Freewheeling couple George and Marion Kerby really like to mix it up. Life is a never ending party for the Kerby’s as they burn the candle at both ends on a nightly and daily basis, but the party ends when they are killed in a auto-accident…or does it? Proving not even death can stop their madcap ways; the Kirby’s come back as two prankster ghosts who set their sites on an uptight president of bank, that they held stock in, named Cosmo Topper.
Topper, scripted by Jack Jevne, Eric Hatch and Eddie Moran from a novel by Thorne Smith, is the hilarious and chaotic supernatural tale from underrated comic director Norman Z. McLeod. Originally released in 1937 to immediate critical and popular success,
Topper can still stake a claim as being one of the flat out funniest and most purely entertaining works of the American depression era. It’s also one of the best ghost stories and it’s no wonder that the material has been visited so many times in the decades since it first played to packed houses across the country.
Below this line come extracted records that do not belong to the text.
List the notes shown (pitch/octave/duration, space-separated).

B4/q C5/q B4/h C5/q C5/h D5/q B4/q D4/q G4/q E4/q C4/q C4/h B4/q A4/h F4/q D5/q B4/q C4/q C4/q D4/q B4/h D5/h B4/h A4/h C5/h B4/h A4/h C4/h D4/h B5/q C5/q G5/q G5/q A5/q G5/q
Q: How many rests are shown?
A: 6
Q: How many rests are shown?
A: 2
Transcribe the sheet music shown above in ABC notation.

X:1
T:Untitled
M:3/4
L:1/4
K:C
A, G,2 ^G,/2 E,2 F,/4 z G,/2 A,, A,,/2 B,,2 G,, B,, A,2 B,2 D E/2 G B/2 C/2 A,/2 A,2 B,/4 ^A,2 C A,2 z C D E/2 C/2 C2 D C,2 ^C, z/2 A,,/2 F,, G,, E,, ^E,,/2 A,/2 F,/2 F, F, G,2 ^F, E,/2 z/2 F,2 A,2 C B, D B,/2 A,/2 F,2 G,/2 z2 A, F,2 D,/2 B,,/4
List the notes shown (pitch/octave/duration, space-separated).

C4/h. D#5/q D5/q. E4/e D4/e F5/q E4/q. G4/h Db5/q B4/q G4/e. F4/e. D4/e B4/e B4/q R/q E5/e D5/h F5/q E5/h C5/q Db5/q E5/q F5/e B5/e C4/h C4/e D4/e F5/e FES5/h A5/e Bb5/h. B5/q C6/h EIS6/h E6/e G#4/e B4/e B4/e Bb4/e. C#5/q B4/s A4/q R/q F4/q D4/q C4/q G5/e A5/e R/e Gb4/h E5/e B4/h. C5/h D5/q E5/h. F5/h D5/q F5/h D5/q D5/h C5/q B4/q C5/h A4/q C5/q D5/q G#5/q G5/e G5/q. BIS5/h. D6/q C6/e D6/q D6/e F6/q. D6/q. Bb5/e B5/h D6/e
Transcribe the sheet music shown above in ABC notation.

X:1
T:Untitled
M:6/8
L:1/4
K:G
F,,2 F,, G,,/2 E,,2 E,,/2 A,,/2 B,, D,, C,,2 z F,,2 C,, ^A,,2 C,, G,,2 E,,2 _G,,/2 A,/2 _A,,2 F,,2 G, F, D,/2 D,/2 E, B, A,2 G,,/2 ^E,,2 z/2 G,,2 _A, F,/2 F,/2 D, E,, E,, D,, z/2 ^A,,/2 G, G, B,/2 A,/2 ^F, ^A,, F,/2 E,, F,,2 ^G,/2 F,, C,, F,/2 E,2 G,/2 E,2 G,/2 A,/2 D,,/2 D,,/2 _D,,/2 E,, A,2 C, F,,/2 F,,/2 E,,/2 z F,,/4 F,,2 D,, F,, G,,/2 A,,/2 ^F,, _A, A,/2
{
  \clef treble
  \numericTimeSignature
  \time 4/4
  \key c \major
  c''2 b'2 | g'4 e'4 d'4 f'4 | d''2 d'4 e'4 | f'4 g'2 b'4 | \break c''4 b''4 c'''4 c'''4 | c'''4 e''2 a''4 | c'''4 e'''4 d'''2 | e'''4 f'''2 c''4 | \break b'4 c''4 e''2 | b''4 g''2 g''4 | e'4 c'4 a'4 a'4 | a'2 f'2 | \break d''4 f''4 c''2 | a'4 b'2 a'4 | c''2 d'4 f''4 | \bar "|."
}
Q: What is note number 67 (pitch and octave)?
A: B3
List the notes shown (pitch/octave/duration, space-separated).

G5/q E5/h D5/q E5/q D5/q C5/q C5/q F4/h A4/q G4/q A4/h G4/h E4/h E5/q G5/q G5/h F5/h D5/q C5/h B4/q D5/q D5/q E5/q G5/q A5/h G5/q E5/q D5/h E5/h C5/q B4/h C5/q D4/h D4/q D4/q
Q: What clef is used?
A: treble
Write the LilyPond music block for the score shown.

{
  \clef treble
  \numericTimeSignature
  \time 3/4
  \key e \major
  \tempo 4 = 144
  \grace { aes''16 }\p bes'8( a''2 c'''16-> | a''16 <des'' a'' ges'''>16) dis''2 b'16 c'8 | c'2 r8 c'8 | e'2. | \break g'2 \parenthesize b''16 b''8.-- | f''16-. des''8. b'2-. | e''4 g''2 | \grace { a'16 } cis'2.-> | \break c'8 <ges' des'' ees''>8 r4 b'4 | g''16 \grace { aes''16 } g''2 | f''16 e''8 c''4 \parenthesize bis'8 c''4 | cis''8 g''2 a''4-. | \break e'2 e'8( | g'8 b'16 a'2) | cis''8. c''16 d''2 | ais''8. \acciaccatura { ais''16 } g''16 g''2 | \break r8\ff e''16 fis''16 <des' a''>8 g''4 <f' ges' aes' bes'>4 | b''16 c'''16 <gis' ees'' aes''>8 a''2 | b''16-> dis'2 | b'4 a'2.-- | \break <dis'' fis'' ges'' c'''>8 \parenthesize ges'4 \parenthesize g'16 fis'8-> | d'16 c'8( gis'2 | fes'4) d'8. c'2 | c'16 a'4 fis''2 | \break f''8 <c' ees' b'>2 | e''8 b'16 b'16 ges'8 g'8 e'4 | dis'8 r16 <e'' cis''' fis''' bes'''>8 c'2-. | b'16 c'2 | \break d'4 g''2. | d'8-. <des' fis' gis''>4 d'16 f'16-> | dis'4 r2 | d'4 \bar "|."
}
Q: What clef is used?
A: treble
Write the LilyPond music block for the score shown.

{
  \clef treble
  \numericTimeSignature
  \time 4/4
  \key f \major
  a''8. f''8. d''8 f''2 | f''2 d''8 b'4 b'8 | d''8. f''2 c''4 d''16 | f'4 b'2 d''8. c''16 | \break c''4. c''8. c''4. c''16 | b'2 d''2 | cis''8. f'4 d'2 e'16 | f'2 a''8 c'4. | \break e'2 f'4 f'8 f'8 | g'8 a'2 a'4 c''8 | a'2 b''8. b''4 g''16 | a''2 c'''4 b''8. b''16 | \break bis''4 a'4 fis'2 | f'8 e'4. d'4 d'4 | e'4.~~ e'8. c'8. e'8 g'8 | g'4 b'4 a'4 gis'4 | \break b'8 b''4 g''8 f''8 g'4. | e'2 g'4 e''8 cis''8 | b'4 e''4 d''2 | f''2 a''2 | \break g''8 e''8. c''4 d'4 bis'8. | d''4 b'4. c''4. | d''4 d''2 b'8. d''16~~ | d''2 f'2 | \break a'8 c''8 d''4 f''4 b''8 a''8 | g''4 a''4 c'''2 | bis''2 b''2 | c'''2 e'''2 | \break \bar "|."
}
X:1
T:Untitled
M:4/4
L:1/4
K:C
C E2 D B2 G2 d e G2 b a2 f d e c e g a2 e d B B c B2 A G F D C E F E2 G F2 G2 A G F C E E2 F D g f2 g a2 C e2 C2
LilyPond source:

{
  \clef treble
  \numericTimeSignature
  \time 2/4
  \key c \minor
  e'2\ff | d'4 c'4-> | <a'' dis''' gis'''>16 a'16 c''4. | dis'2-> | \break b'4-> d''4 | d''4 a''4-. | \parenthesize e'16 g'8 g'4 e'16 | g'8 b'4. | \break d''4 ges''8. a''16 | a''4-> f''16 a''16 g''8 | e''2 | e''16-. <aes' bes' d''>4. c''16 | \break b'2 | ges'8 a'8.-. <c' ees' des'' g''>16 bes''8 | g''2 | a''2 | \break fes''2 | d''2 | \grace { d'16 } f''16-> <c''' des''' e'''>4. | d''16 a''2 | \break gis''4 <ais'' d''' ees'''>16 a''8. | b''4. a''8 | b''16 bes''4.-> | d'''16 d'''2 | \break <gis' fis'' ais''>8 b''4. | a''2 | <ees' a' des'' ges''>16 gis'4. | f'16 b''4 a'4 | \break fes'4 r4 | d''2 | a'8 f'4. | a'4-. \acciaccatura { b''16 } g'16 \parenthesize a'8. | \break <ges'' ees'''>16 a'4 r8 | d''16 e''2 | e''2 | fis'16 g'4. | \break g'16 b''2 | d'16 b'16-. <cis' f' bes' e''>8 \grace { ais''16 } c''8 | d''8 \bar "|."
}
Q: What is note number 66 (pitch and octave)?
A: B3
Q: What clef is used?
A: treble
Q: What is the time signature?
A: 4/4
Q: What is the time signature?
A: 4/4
Like the characters he celebrated in many of his works, novelist Thorne Smith was a heavy drinking free-spirit and lover of life who tragically passed away just a couple of years after turning forty in 1934. The Maryland born Smith had been kicking around the literary world since the late teens with very little notoriety but he hit pay-dirt in 1926 with the publication of
Topper, a work that would cement his reputation as one of the finest supernatural comic writers in the country. Many works followed the success of the book and eventual film version of
Topper but only 1941’s
The Passionate Witch (the inspiration for
I Married a Witch,
Bell Book and Candle and
Bewitched) came close to matching its success. McLeod’s film version of Smith’s side-splitting book thankfully more than did justice to the original very-fine source material.
Prolific director McLeod might not have had any Oscars on his shelf, and his name never became as synonymous with comedy as Lubitsch or McCarey, but he was an absolute master at the kind of breezy (if sometimes chaotic) American comedies that populated the thirties and forties. Michigan born McLeod worked with everyone from The Marx Brothers to Hope and Crosby in his career that spanned five decades, but few of his popular works could match the quite daffy and joyously subversive
Topper, a work which champions individuality and personal happiness over conformity and corporate greed at every turn.

With McLeod’s breezy direction, the uncredited but fine music of Marvin Hatley, the beautiful black and white cinematography of Norbert Brodine and the innovative Robert Fulton conceived special-effects,
Topper would have been an at least partial success no matter who had been put on the screen, but the superlative cast gathered for the film transformed it into a comedic masterpiece of timing, innovation and originality.
In all seriousness you could have taken Cary Grant and Constance Bennett in 1937 and filmed them for 90 minutes staring at each other in front of a plain white wall and it would have been a film overflowing with style, wit and vivacity. You put the two of them in a sharply written work with a winning supporting cast and top of the line crew and you have absolute cinematic magic. The team of Grant and Bennett are eye-popping in how utterly fabulous they are as the irrepressible but charming Kirbys. They are gorgeous, funny, charismatic and oh so freaking sophisticated, even playing such an anarchistic pair. The often undervalued Bennett is especially endearing as Marion Kerby and its hard to take your eyes off her all these years later, even though she is often standing next to one of the most perfect leading men in Hollywood history.
Topper is far from just a two person show as McLeod and crew were blessed with one of the best supporting casts of the period, including scene-stealing Roland Young as the title character and Billie Burke as his wife. Also popping up are Alan Mowbray, Hedda Hopper and in a blink and miss early cameo, Lana Turner. The whole cast just has a real fall into place feel about them, making
Topper one of the most wonderfully realized and executed films of 1937.
Topper would snag two Oscar nominations in 1937, including one for Young’s supporting turn and it would prove popular enough to inspire a couple of (ill-conceived) sequels, a television series and a TV-movie. None of these came close to measuring up to the original and the rumored upcoming Steve Martin remake will no doubt fail to capture the magic either.
Topper would enter into some unfortunate infamy when it was the first major film colorized back in 1985, an absolutely disastrous release that should be avoided at all costs. The film has sadly slipped into
the public domain, which makes tracking it down easy enough, but more often than not the quality of its presentation is sadly lacking. How I wish Criterion would get a hold of this and grant it the deserved place it deserves on home video.